There is good epidemiological evidence that melanin in the skin protects against sunburn and skin cancer resulting from excessive ultraviolet radiation (UVR) exposure. Melanin is synthesized in a multistep biochemical pathway within specialized cell types in human skin called melanocytes situated in the epidermis. UV light causes an increase in melanocyte‐stimulating hormone (α‐MSH) receptor activity on cutaneous melanocytes (MC1‐R) that results in an increase of eumelanin within the epidermal melanocytes. Melanotan is a synthetic analogue of α‐MSH with potent melanogenic activity in animals and humans. We have recently completed a double‐blind, randomized controlled study in 80 healthy Caucasian adult subjects.
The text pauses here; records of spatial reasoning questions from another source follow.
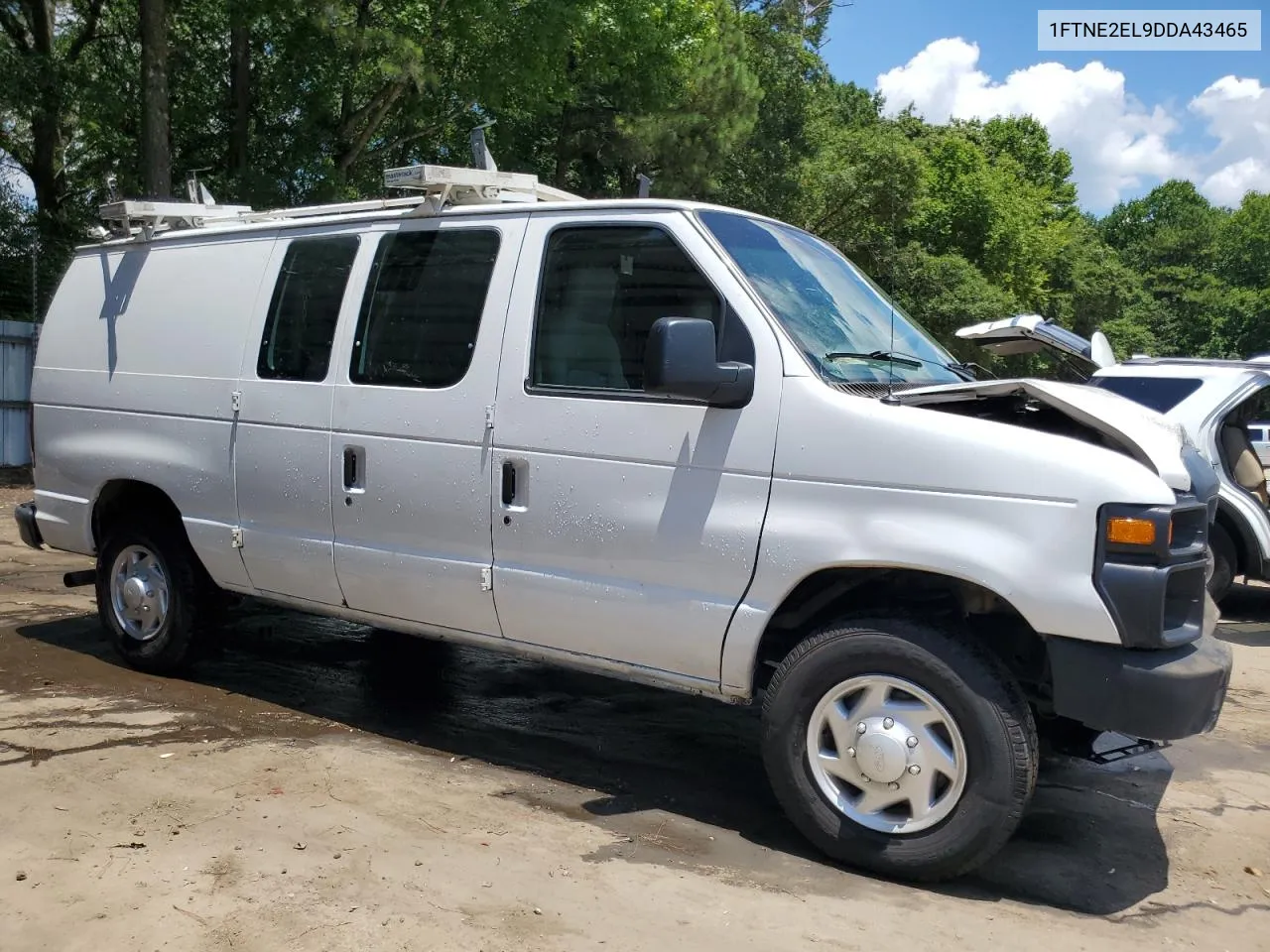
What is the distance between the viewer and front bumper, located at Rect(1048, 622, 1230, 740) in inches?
140

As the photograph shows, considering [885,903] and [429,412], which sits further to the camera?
[429,412]

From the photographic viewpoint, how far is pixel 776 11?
1059 inches

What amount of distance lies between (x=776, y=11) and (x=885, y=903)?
86.2ft

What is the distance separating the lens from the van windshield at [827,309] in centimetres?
429

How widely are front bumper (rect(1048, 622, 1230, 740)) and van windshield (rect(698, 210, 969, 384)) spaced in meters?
1.24

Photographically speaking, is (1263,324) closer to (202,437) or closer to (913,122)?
(913,122)

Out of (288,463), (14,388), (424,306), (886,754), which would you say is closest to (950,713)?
(886,754)

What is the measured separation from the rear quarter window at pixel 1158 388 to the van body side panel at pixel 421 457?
5180mm

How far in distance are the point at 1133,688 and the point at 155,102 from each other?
541 inches

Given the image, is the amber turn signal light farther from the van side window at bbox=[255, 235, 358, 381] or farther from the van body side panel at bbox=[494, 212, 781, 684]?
the van side window at bbox=[255, 235, 358, 381]

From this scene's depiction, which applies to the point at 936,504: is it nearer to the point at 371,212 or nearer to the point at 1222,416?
the point at 371,212

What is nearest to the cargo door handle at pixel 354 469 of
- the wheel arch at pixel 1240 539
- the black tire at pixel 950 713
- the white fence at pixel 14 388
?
the black tire at pixel 950 713

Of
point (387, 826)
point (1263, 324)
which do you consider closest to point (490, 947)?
point (387, 826)

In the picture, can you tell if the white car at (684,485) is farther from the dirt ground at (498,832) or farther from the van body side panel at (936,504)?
the dirt ground at (498,832)
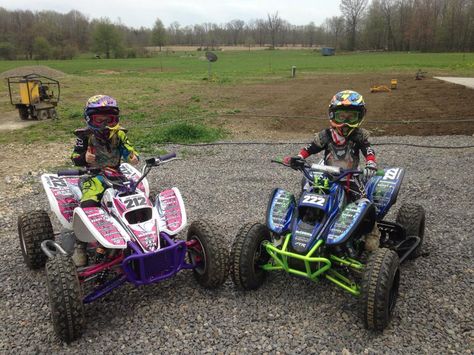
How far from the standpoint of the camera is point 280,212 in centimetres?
426

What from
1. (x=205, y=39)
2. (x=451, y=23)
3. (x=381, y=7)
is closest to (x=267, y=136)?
(x=451, y=23)

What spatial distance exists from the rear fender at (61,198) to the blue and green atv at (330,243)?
1898mm

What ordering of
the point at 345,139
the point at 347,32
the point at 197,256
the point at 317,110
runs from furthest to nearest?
1. the point at 347,32
2. the point at 317,110
3. the point at 345,139
4. the point at 197,256

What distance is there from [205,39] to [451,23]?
3570 inches

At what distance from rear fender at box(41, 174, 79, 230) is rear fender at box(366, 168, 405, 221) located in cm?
331

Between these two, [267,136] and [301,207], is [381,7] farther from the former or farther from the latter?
[301,207]

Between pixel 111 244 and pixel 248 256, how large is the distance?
1280 mm

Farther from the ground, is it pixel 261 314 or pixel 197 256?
pixel 197 256

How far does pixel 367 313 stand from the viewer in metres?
3.48

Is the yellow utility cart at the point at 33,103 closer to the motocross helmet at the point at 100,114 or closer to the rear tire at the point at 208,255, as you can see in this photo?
the motocross helmet at the point at 100,114

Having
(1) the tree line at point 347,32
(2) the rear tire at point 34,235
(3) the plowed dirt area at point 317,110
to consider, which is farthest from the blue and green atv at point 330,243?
(1) the tree line at point 347,32

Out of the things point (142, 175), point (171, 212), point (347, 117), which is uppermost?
point (347, 117)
A fixed dose of Melanotan (0.16 mg/kg/day) or placebo in a 3 : 1 ratio was given as three cycles of daily subcutaneous injections over 10 days each month for three consecutive months. Changes in skin pigmentation were quantified by serial skin reflectance measurements and UVR injury, as determined by ×3 MED exposure to broadband UVR, was assessed by measurement of apoptosis (sunburn cells). Results demonstrated that a highly significant increase in skin melanin was attained in all subjects on active treatment compared with placebo, and this was especially pronounced in subjects with lighter skin types (Fitzpatrick I and II; P < 0.0001). In these latter subjects, significant sunburn protection was also determined. The ability of Melanotan to stimulate melanin production without the associated UV‐induced skin damage may prove a useful adjunct to current photoprotective strategies to stem the marked rise in skin cancer incidence. Currently, we are studying the therapeutic efficacy of a slow‐release implant of Melanotan in skin disorders such as polymorphic light eruption and psoriasis.